CT homeownership rate falling

Photos | Contributed The ratio of Connecticut owner-occupied households to total households fell 1.4% between 2014 and 2019, making it one of only two states that showed statistically significant decreases over those five years

Connecticut has long had an above average rate of homeownership compared to the rest of the country, but the gap has been narrowing in recent years, according to a new report from the U.S Census Bureau.

The ratio of Connecticut owner-occupied households to total households fell 1.4% between 2014 and 2019, making it one of only two states that showed statistically significant decreases over those five years, the report said.

The other was North Dakota, which had a steeper decline of 2.5%.

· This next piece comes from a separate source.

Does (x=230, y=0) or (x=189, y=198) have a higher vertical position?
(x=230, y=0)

In both Connecticut and the U.S., homeownership rates -- seen as a measure of economic well-being -- have fallen from their recent peaks just prior to the Great Recession, but while Connecticut saw a 2015-2019 decline (from 66.2% to 65%) the U.S. saw an uptick over that same period, from 64% to 64.1%.

HBJ
Census data shows that the homeownership gap between Connecticut and the U.S. has narrowed recently

“After multiple years of declines in the wake of the Great Recession, the homeownership rate has leveled off and even begun to show signs of a small rebound in recent years,” wrote Census survey statisticians and report co-authors Peter Mateyka and Christopher Mazur. “However, this national trend may not capture the specific experiences of individual states and counties, which varied in both the size and timing of homeownership rate changes during this period.”

The report makes use of new home ownership data released last December, which allowed the authors to compare three consecutive five-year periods (2005-2009, 2010-2014, and 2015-2019).

“The effects from the Great Recession and housing market crash were clear, resulting in widespread and long-lasting impacts to households’ abilities to own a home,” the authors wrote. “While recent years have witnessed an emerging rebound in homeownership, the global COVID-19 pandemic could pose a new challenge.”

Data to be released by the Census at the end of 2021 could start to reveal what impacts the pandemic has had on homeownership.

It also remains to be seen what impacts a relative boom in single-family home sales that began last summer will have on the homeownership picture.